Given entries>
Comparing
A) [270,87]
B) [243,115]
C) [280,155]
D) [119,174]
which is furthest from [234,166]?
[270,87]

Description of the task>
Return every line of the material above unchanged, in the same order.

Written reply>
Comparing
A) [270,87]
B) [243,115]
C) [280,155]
D) [119,174]
which is furthest from [234,166]?
[270,87]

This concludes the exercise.